Another known remaining problem with the pserver method is that it does not yet expand RCS keywords in checked out files.
The rsync access method already does this, which means we may end up with different content hashes depending on the access method.
Patches to add RCS keyword expansion are under review.
I am still testing with the GNU dino CVS repository. There is (hopefully only) one more issue which needs to be addressed before this repository will be converted correctly over both pserver and rsync: The pserver access method currently ignores CVS commit IDs. This means it might merge CVS commits together which contain the same log message and were made within 5 minutes of each other, even if commit IDs could be used to tell the commits apart. The rsync method already does this. The GNU dino CVS repository contains some such commits near the end of its history and this is causing hash diversions between the pserver and rsync access method.

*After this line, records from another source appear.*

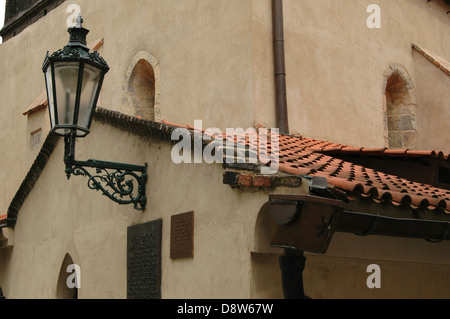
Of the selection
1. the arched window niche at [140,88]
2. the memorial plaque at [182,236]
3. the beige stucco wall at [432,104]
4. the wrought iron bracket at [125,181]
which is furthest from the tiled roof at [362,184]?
the beige stucco wall at [432,104]

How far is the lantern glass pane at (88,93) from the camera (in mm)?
6000

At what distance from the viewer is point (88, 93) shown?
607cm

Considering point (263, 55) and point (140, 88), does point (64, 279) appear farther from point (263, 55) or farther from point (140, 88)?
point (140, 88)

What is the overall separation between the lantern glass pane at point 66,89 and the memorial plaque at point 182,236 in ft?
4.41

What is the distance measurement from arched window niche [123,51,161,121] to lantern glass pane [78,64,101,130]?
6.04m

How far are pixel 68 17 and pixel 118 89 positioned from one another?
3.10 meters

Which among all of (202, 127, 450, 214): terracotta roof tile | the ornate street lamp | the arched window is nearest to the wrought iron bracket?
the ornate street lamp

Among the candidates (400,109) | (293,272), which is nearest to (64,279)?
(293,272)

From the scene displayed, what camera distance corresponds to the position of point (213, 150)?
5.80 metres

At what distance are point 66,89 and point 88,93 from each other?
21cm

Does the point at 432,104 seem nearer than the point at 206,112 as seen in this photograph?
No

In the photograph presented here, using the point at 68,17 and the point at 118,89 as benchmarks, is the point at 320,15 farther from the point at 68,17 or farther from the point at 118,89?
the point at 68,17

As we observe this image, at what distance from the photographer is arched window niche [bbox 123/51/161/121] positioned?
12.4 meters

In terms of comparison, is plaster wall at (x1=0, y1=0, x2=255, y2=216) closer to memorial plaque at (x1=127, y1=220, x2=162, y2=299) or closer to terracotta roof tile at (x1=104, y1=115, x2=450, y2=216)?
terracotta roof tile at (x1=104, y1=115, x2=450, y2=216)
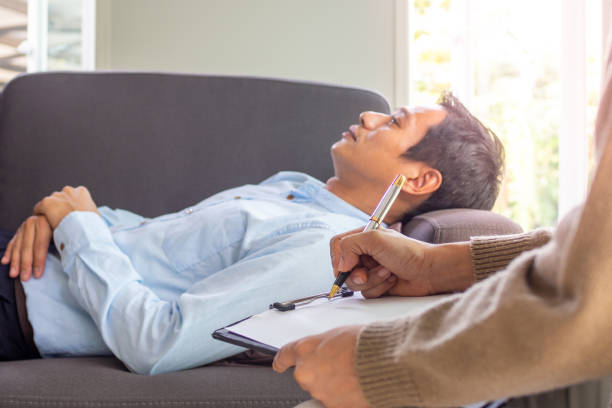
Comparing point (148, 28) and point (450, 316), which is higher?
point (148, 28)

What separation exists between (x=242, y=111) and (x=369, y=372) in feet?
4.30

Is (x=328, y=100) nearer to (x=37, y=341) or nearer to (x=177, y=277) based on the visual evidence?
(x=177, y=277)

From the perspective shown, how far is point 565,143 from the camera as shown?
94.5 inches

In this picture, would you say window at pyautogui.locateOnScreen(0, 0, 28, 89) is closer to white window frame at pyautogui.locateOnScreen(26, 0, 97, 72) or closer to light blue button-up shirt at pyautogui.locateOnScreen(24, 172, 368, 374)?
white window frame at pyautogui.locateOnScreen(26, 0, 97, 72)

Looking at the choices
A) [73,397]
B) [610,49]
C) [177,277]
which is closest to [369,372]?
[610,49]

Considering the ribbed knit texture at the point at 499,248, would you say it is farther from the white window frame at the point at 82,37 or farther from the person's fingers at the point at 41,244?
the white window frame at the point at 82,37

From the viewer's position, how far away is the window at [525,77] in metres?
2.34

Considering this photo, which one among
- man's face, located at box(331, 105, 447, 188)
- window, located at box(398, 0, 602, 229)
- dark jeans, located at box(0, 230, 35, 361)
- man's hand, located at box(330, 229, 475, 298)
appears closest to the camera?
man's hand, located at box(330, 229, 475, 298)

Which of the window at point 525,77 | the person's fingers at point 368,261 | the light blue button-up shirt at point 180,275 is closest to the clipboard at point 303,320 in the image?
the person's fingers at point 368,261

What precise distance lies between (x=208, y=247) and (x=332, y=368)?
2.52 ft

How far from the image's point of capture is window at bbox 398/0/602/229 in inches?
92.0

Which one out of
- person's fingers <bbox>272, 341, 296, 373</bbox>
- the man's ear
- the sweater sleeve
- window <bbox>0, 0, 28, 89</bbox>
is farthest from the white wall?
the sweater sleeve

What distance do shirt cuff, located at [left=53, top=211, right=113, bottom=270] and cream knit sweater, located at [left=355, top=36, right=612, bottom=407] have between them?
0.88 metres

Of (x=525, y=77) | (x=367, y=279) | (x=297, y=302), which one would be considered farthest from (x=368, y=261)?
(x=525, y=77)
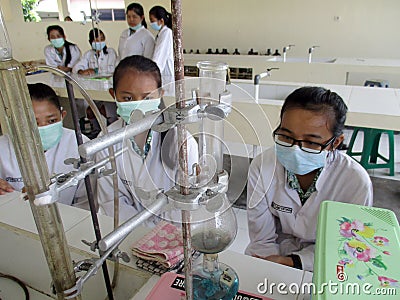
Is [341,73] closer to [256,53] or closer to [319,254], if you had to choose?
[256,53]

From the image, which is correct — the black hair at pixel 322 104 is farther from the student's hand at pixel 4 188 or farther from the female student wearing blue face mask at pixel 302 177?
the student's hand at pixel 4 188

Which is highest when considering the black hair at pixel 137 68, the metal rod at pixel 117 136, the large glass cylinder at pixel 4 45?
the large glass cylinder at pixel 4 45

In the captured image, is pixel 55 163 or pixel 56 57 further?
pixel 56 57

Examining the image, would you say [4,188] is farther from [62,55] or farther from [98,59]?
[62,55]

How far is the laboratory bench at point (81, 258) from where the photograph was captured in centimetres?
77

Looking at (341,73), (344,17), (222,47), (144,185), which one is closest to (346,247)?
(144,185)

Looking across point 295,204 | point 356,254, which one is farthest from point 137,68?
point 356,254

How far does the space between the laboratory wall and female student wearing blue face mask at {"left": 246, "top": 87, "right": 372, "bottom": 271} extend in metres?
4.31

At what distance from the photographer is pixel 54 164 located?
4.33 ft

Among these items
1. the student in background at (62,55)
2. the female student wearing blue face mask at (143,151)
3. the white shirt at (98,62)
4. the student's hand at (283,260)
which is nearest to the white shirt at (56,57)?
the student in background at (62,55)

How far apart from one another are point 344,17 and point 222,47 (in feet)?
6.64

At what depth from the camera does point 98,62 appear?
12.1 feet

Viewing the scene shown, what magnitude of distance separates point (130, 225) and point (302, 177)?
91 centimetres

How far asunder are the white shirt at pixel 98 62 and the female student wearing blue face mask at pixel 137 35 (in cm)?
34
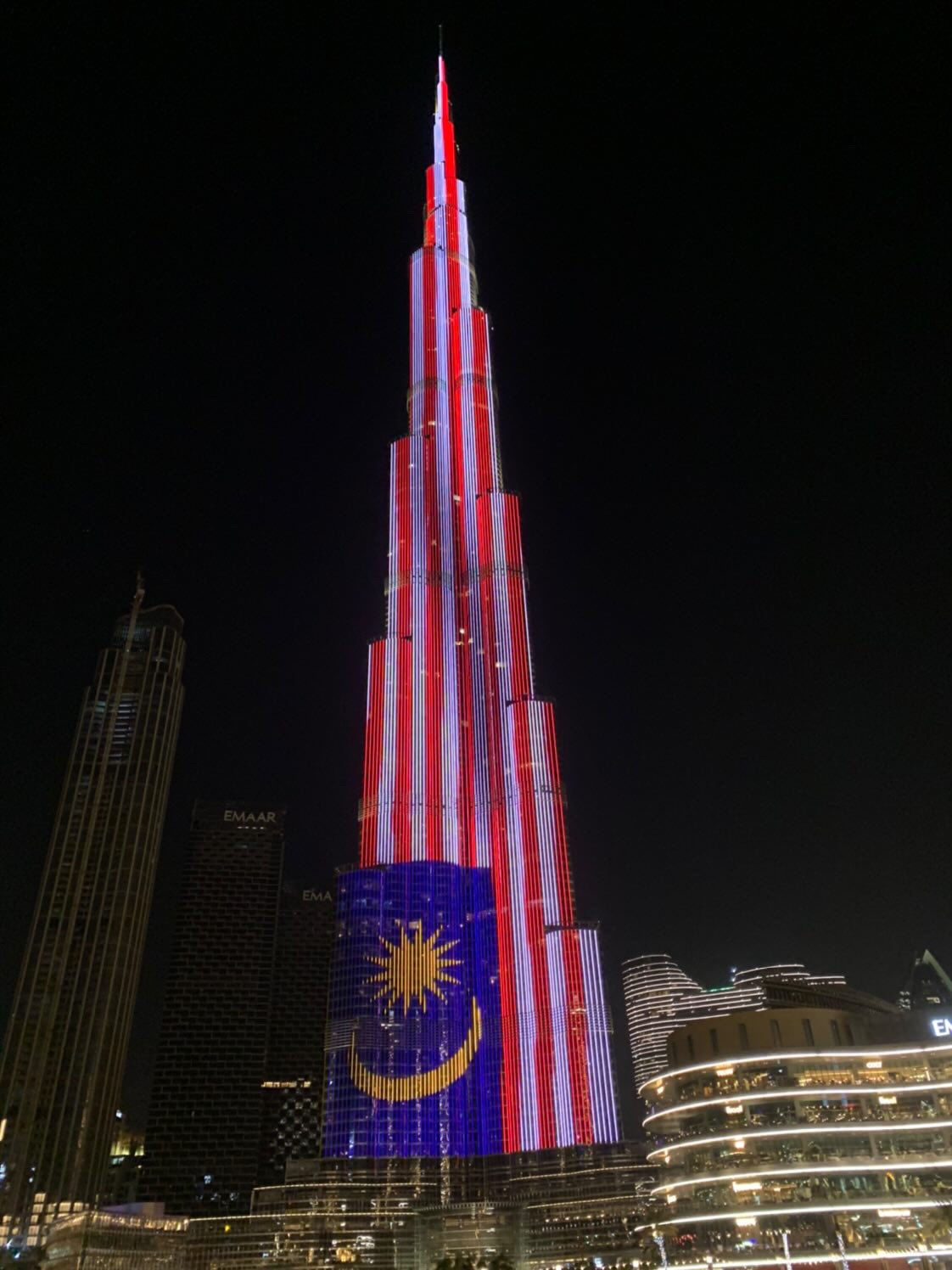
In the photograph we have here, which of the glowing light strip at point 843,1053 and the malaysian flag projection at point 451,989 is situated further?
the malaysian flag projection at point 451,989

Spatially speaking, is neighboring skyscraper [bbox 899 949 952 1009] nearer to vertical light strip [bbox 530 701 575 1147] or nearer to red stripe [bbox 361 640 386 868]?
vertical light strip [bbox 530 701 575 1147]

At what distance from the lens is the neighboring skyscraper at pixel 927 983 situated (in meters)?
179

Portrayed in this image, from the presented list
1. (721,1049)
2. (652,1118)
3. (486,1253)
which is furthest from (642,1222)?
(721,1049)

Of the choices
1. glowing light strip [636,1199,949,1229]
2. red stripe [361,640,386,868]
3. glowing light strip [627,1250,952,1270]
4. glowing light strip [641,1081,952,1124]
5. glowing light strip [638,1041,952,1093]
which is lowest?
glowing light strip [627,1250,952,1270]

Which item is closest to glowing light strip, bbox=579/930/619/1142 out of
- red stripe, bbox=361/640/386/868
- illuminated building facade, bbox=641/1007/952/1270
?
red stripe, bbox=361/640/386/868

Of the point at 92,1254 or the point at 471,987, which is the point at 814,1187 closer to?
the point at 92,1254

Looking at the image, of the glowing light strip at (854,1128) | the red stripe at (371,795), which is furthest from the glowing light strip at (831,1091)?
the red stripe at (371,795)

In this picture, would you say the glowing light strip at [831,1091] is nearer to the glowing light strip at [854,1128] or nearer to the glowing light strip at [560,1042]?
the glowing light strip at [854,1128]

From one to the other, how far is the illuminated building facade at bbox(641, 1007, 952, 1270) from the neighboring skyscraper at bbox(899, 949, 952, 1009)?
8399 centimetres

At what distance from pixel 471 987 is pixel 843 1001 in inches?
2989

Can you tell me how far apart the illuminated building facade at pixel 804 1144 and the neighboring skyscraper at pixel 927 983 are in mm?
83994

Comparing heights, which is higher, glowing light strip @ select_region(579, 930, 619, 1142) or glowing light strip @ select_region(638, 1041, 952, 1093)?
glowing light strip @ select_region(579, 930, 619, 1142)

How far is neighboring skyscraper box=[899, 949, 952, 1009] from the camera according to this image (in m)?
179

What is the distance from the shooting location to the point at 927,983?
607 ft
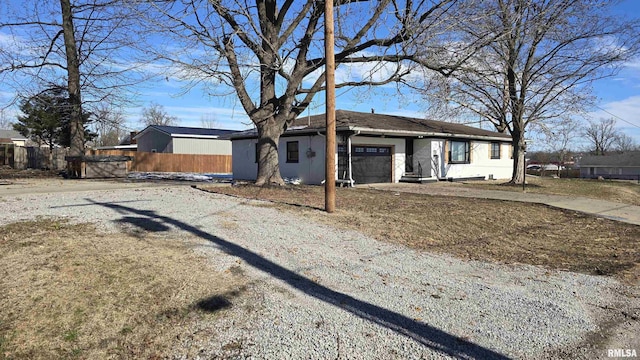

There is another problem related to keywords: Some CVS-based projects use custom keywords, instead of the standard
Id
keyword. This prevents wrong expansion of
Id
when code is imported from one project to another. Usually the project's name will be used as the custom keyword name, such as
OpenBSD
or
NetBSD
, instead of
Id
. At present, to expand keywords correctly in this case, we need to use the pserver access method to benefit from server-side keyword expansion. But we will end up with different hashes if rsync is used to import the same origin again. We might be able to auto-detect use of custom keywords if the rsync server allows access to the CVSROOT folder, but this is not always the case. If CVSROOT is hidden from rsync, the only reliable way to detect custom keywords would be a parameter that gets passed into the loader. We could, for example, allow passing the name of a custom keyword as a parameter embedded in the origin URL.
! In #3691, @stsp wrote:
There is another problem related to keywords: Some CVS-based projects use custom keywords, instead of the standard
Id
keyword. This prevents wrong expansion of
Id
when code is imported from one project to another. Usually the project's name will be used as the custom keyword name, such as
OpenBSD
or
NetBSD
, instead of
Id
. At present, to expand keywords correctly in this case, we need to use the pserver access method to benefit from server-side keyword expansion. But we will end up with different hashes if rsync is used to import the same origin again. We might be able to auto-detect use of custom keywords if the rsync server allows access to the CVSROOT folder, but this is not always the case. If CVSROOT is hidden from rsync, the only reliable way to detect custom keywords would be a parameter that gets passed into the loader. We could, for example, allow passing the name of a custom keyword as a parameter embedded in the origin URL.
The above is the only currently known remaining issue.
keywords.
Note again that this would only matter for rsync where keyword expansion is done locally. With pserver access, the CVS server already expands such keywords on our behalf.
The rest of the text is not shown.